Synchronization of cover crop decomposition and nutrient release with cash crop uptake can provide benefits to agroecosystems but can be difficult to implement. Thus, in response to the above consideration, we have proposed the following hypotheses: (H1) Net N mineralization would be higher from leguminous than non-leguminous CCs; (H2) leguminous cover crops would be able to supply the N to the cash crop synchronously with its needs. To test these hypotheses, we have conducted a 98-day incubation to compare the N mineralization of leguminous and non-leguminous cover crops.
Our study aimed to evaluate the effects of the winter cover crop (leguminous and non-leguminous), under Mediterranean field in the soil NNM, by measuring in situ NNM incubation in the upper soil (0-150 mm) during maize growing season and by quantification of mineralized N deposited in the soil at the end of incubation.
2. MATERIALS AND METHODS
2.1. Experimental Setup
A field experiment was carried out from May to September 2012 in central Portugal (Viseu, Portugal; latitude: 40.641789º, longitude: -8.655840º). The soil of the field experiment was classified as a Dystric Fluvisol [17], with a sandy-loam texture (44.2% coarse, sand, 24.0% fine sand, 16.3% silt and 15.4% clay), and the following physicochemical properties: 1.0 g cm-3 of bulk density, 6.1 of pH (H2O), 15.70 g [kg dry soil]-1 of total C and 1.85 g (kg dry soil)-1 of total N. Briefly, the soil texture was determined by the International pipette, bulk density by Keen & Raczkowski method, pH (H2O) was determined, in a 1:2.5 soil:water ratio, by EN 13037, total organic C by Dumas method, and total N by Kjeldahl method.

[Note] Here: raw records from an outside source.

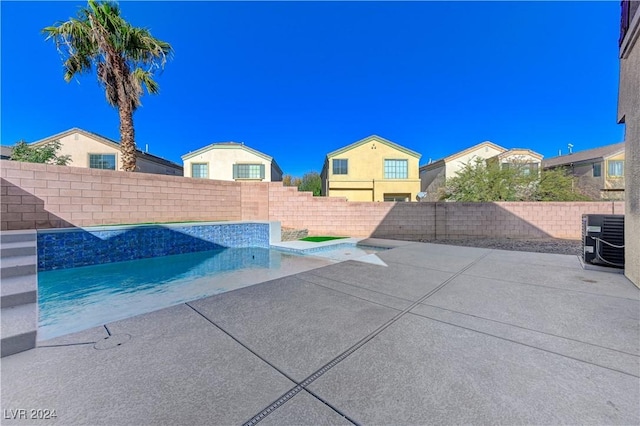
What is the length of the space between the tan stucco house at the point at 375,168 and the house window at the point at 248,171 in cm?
624

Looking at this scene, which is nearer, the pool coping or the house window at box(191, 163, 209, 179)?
the pool coping

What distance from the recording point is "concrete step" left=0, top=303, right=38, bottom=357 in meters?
2.25

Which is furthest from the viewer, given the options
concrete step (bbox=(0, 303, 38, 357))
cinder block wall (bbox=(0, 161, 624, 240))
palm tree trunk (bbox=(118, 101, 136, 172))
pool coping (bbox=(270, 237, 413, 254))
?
cinder block wall (bbox=(0, 161, 624, 240))

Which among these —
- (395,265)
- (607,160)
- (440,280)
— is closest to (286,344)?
(440,280)

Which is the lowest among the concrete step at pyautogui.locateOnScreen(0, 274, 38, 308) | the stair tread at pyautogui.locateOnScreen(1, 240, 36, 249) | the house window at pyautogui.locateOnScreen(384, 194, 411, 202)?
the concrete step at pyautogui.locateOnScreen(0, 274, 38, 308)

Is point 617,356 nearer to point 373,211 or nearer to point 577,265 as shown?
point 577,265

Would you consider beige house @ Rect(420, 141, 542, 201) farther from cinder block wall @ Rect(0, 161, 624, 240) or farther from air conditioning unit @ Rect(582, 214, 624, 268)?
air conditioning unit @ Rect(582, 214, 624, 268)

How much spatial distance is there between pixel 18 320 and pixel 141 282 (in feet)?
8.66

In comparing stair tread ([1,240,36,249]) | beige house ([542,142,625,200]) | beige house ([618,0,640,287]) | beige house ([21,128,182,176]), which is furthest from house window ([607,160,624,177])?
beige house ([21,128,182,176])

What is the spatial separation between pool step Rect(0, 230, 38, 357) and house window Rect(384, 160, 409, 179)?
2122 centimetres

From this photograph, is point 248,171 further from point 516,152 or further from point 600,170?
point 600,170

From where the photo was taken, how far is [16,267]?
11.1ft

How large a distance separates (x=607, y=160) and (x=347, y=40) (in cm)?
2388

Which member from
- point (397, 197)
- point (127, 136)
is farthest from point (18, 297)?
point (397, 197)
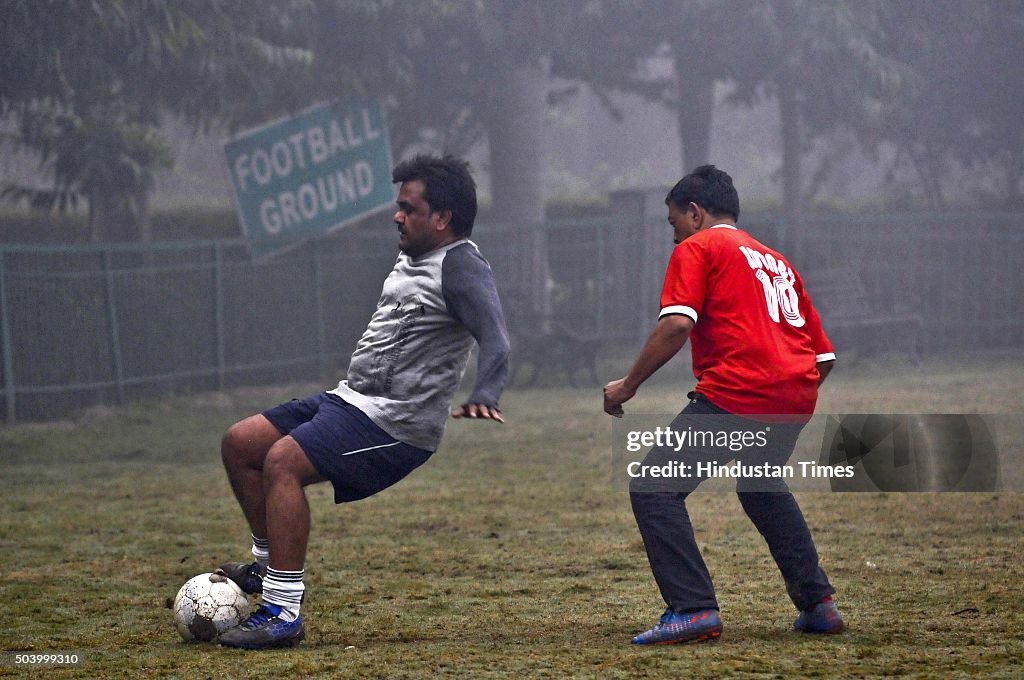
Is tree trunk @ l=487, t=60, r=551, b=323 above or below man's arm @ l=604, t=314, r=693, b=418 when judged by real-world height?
above

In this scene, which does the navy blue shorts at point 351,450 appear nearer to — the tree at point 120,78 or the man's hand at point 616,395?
the man's hand at point 616,395

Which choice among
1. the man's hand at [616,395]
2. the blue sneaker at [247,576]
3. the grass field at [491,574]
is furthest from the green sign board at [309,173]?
the man's hand at [616,395]

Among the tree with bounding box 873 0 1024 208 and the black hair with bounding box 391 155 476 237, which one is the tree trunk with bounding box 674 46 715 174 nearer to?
the tree with bounding box 873 0 1024 208

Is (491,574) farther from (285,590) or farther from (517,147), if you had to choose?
(517,147)

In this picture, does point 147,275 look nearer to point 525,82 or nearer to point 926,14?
point 525,82

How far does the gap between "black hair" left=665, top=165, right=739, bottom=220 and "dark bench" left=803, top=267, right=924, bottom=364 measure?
45.2 ft

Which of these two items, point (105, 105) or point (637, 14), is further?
point (637, 14)

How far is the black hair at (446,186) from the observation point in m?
4.93

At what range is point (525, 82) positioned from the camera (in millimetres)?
20203

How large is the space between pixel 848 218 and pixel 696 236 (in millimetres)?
16799

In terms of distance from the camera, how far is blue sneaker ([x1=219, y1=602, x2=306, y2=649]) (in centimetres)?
472

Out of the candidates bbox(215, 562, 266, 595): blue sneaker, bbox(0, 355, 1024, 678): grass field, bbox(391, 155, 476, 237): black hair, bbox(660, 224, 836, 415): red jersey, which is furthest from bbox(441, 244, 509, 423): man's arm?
bbox(215, 562, 266, 595): blue sneaker

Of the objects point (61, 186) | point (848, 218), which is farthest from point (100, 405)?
point (848, 218)

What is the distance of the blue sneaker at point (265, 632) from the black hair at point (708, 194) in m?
1.95
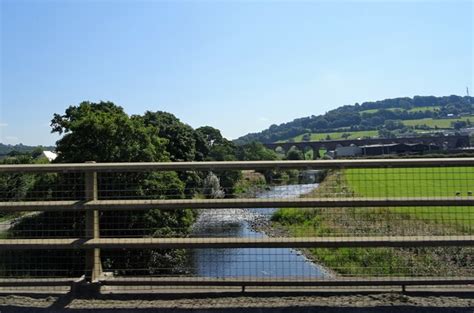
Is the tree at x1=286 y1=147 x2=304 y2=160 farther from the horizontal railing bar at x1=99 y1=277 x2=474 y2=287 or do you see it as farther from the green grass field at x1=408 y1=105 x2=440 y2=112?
the green grass field at x1=408 y1=105 x2=440 y2=112

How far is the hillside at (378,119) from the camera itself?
128 meters

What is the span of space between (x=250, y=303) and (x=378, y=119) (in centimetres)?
15158

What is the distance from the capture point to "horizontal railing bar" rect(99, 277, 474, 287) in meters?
5.05

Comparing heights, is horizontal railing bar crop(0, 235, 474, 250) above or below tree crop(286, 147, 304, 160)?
below

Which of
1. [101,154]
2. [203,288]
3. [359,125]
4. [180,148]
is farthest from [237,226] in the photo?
[359,125]

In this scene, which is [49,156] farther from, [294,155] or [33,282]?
[33,282]

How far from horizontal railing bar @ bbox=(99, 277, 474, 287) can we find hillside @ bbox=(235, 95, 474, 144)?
11561 centimetres

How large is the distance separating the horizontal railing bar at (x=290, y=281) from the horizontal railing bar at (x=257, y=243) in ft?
1.50

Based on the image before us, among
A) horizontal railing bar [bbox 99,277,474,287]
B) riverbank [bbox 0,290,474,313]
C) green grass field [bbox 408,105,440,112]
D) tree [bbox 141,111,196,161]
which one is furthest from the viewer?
green grass field [bbox 408,105,440,112]

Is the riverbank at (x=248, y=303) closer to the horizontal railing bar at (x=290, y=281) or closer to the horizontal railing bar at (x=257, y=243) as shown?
the horizontal railing bar at (x=290, y=281)

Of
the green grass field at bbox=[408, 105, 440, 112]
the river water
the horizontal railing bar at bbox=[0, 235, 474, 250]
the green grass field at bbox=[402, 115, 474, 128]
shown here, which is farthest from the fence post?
the green grass field at bbox=[408, 105, 440, 112]

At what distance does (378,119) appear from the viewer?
150m

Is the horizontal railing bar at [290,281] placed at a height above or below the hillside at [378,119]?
below

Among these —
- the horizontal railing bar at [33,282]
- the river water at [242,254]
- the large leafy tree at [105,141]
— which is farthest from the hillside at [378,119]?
the horizontal railing bar at [33,282]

A weather station (WS-GP1, Delta-T Devices Ltd. UK) located near the experimental site was used to collect meteorological data during the experimental period (Fig. 1). Air temperature ranged from 9.5 to 29.2 ºC and accumulated rainfall was 41.4 mm, highlighting that 12.5 mm of this total occurred in a single day (August 15).
The cover crops used in this study were Italian ryegrass (Lolium multiflorum Lam.), balansa clover (Trifolium michelianum Savi.) and yellow lupin (Lupinus luteus L.), which were sown in two different dates, 1st sowing date or early sowing (15-10-2011) and 2nd sowing or late sowing date (29-11-2011). The sowing densities were 341 seeds m-2 for ryegrass, 1786 seeds m-2 for balansa clover and 60 seeds m-2 for yellow lupin.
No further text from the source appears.